Dr. Budde believes that community oncologists may not be fully aware of the shortage of BCMA-directed CAR T-cell therapy for patients with myeloma. “The academic community knows about the shortage, but the oncology community as a whole needs to be aware of this. If community oncologists are referring patients to a comprehensive cancer center, they should be aware of the CAR T-cell shortages. But there are other options, including more than 50 CAR T-cell clinical trials that are offered at City of Hope, either our own or pharmaceutical-sponsored trials.” 

DISCLOSURE: Dr. Patel is a consultant for Janssen, Pfizer, Bristol Myers Squibb, Legend Biotech, Arcellx, Merck, Oncopeptides, and Karyopharm. Dr. Lin is a consultant for Kite/Gilead, Celgene BMS, June/BMS, Bluebird Bio, Janssen, Legend Biotech, Gamida Cell, Novartis, Iovance, Takeda, Fosun Kite, and Pfizer; has received institutional grants or research support from Kite/Gilead, Celgene/BMS, Bluebird Bio, Janssen, Legend Biotech, Merck, Takeda, and Boston Scientific; and has served on a data safety monitoring board for Sorrento; a data review committee for Pfizer, and a scientific advisory committee for NexImmune. Dr. Frigault is a consultant for BMS, Novartis, Kite/Gilead, Iovance, and Johnson & Johnson; and has received research funding from Kite/Gilead, Novartis, and Arcellx. Dr. Locke is a consultant or advisor to A2 Bio, Amgen, Bluebird Bio, Bristol Myers Squibb/Celgene, Calibr, Cellular Biomedicine Group, CERo, Cowen, Daiichi Sankyo/UCB Japan, EcoR1 Capital, Gerson Lehrman Group, Iovance Biotherapeutics, Janssen, Kite/Gilead, Legend Biotech, Novartis, Sana Biotechnology, Takeda, and Umoja Biopharma; has received institutional research funding from CERo, Bluebird Bio, Bristol Myers Squibb/Celgene, Kite/Gilead, and Novartis; has been reimbursed for travel, accommodations, or other expenses by Kite/Gilead; and holds the following institutional patents, royalties, or other intellectual property: CAR T Cells With Enhanced Metabolic Fitness, Double Mutant Survivin Vaccine, Evolutionary Dynamics of Non-Hodgkin Lymphoma CAR T-Cell Therapy, Methods of Enhancing CAR T-Cell Therapies.
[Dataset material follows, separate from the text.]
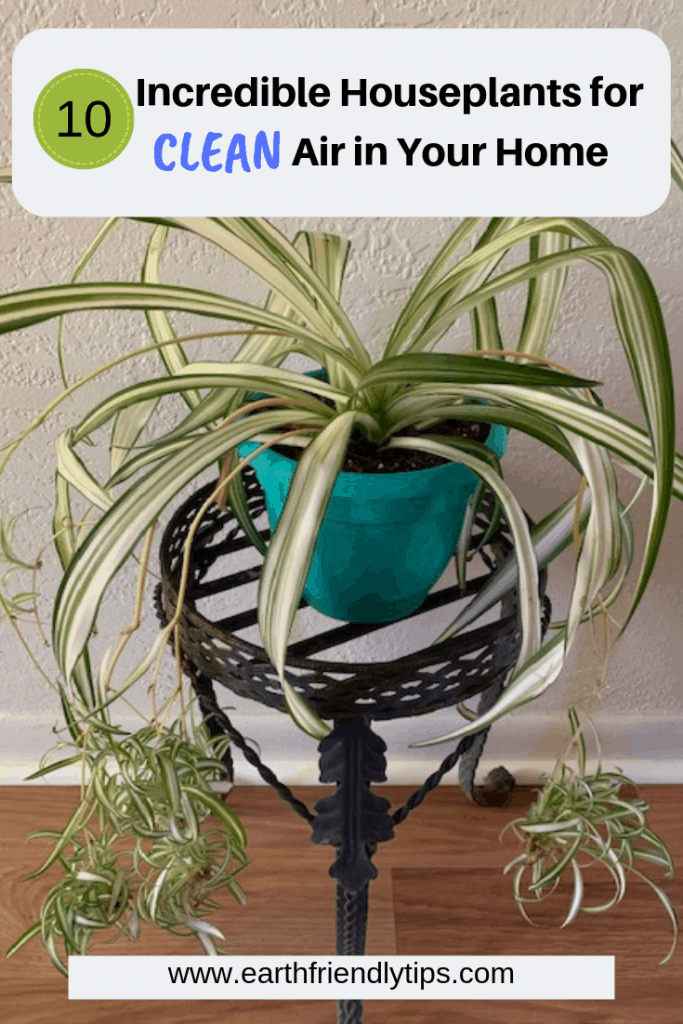 Spider plant with text overlay 10 Incredible Houseplants for Clean Air in Your Home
Dr. ­Jabbour has been a consultant or advisor to or has received research funding from AbbVie, Adaptive Biotechnologies, Amgen, BMS, Genentech, Pfizer, and Takeda. Dr. Budde is a consultant for ADC Therapeutics, BeiGene, Genentech, Gilead, Novartis, and Roche; and has received research funding from Amgen, AstraZeneca, Merck, and Mustang Bio.


1. Kourelis T, Bansal R, Patel KK, et al: Ethical challenges with CAR T slot allocation with idecabtagene vicleucel manufacturing access. 2022 ASCO Annual Meeting. Abstract e20021.